**Problem description:**
Omit all images, then repeat exactly the lines below from the one containing "TDR80RAYD LEDヘッドライト 15w/8w 交流取り付けの単体画像" through the one containing "ТОТ САМЫЙ Odium", both ends included.

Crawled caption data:
▬▬▬▬▬▬▬▬▬▬

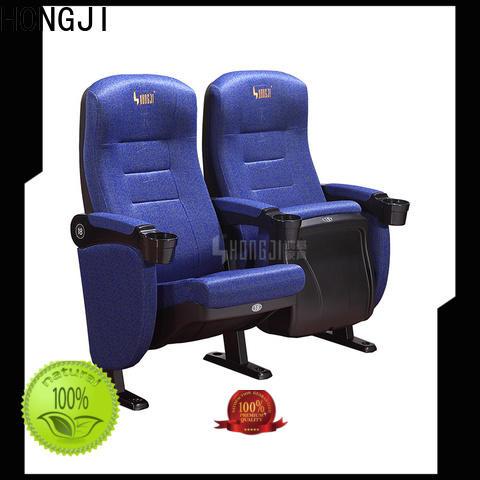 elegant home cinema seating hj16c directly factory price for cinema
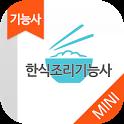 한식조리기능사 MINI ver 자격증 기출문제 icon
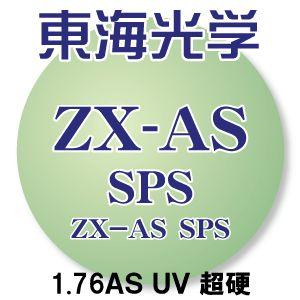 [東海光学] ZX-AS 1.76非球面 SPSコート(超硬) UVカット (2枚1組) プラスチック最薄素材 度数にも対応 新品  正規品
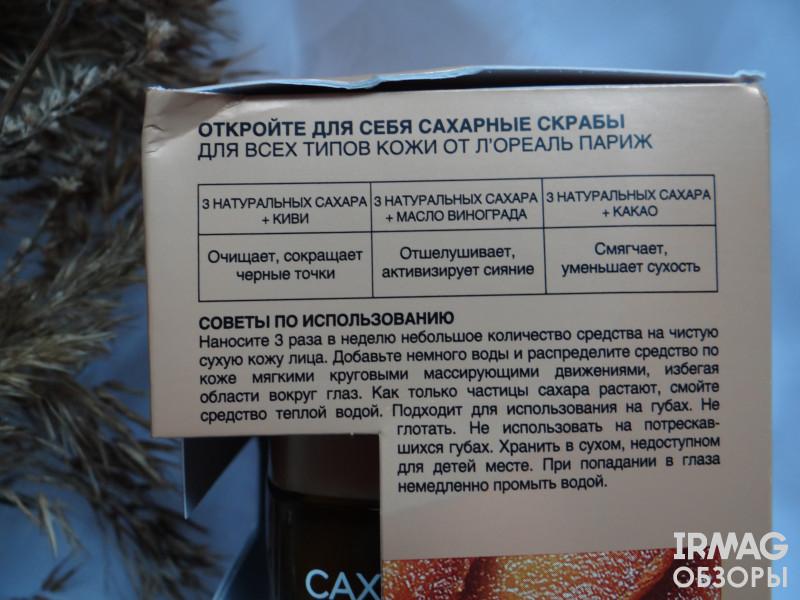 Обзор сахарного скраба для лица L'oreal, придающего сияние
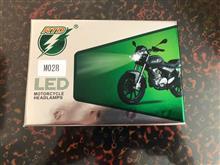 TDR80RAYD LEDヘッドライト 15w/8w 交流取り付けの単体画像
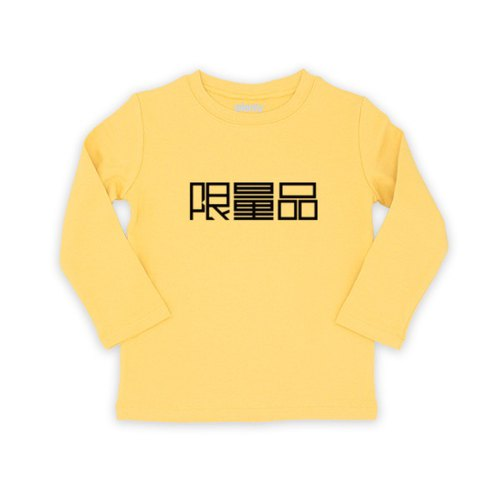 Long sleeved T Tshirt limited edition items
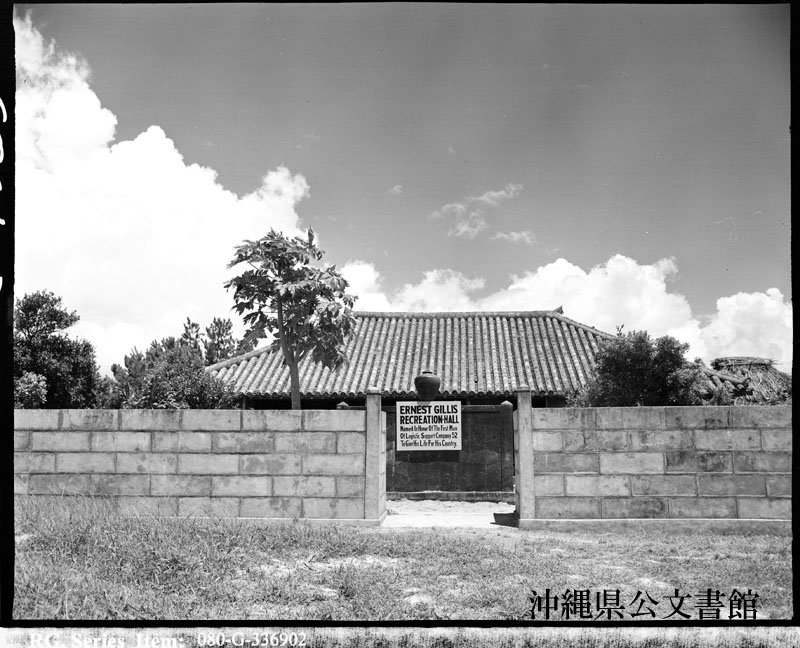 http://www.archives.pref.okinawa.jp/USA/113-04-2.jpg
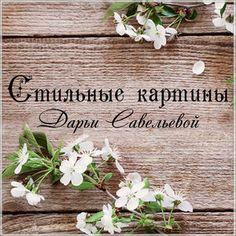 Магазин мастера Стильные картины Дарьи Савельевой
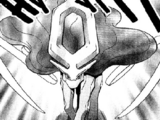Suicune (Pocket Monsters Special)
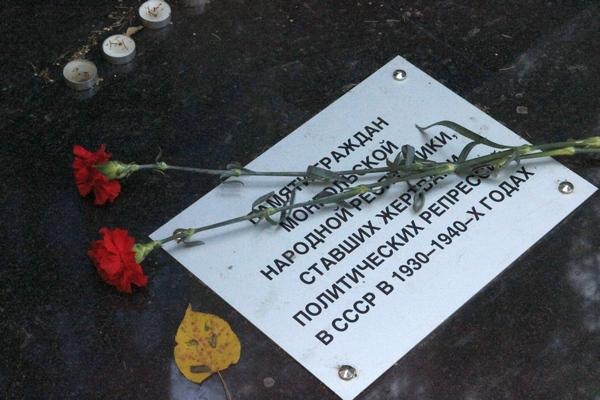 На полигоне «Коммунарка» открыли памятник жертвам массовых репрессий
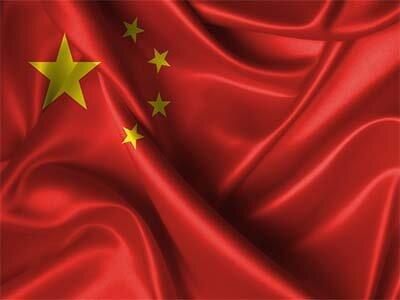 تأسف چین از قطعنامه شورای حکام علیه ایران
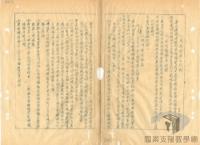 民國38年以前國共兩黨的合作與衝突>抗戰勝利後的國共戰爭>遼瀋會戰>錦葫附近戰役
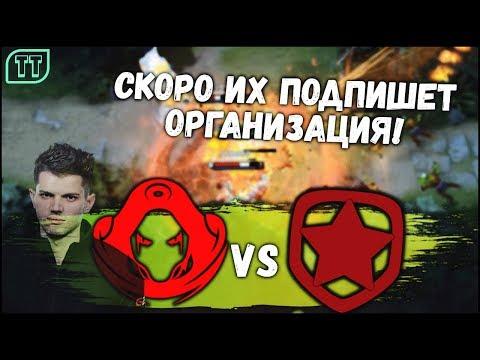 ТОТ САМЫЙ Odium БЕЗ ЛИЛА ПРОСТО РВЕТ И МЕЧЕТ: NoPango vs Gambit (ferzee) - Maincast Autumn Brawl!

▬▬▬▬▬▬▬▬▬▬

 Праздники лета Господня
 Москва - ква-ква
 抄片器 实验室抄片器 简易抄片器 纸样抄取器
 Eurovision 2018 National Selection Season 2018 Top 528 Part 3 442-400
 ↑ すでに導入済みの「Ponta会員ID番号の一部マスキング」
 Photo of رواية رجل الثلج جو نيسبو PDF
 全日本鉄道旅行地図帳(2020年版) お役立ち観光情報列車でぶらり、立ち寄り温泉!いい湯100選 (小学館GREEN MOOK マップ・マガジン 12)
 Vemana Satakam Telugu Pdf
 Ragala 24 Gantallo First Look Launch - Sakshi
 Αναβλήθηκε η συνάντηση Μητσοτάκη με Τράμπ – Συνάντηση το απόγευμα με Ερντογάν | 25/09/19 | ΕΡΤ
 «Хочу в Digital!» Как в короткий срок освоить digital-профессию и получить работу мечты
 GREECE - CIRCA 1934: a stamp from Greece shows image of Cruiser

▬▬▬▬▬▬▬▬▬▬

**Answer section:**
 TDR80RAYD LEDヘッドライト 15w/8w 交流取り付けの単体画像
 Long sleeved T Tshirt limited edition items
 http://www.archives.pref.okinawa.jp/USA/113-04-2.jpg
 Магазин мастера Стильные картины Дарьи Савельевой
Suicune (Pocket Monsters Special)
 На полигоне «Коммунарка» открыли памятник жертвам массовых репрессий
 تأسف چین از قطعنامه شورای حکام علیه ایران
 民國38年以前國共兩黨的合作與衝突>抗戰勝利後的國共戰爭>遼瀋會戰>錦葫附近戰役
 ТОТ САМЫЙ Odium БЕЗ ЛИЛА ПРОСТО РВЕТ И МЕЧЕТ: NoPango vs Gambit (ferzee) - Maincast Autumn Brawl!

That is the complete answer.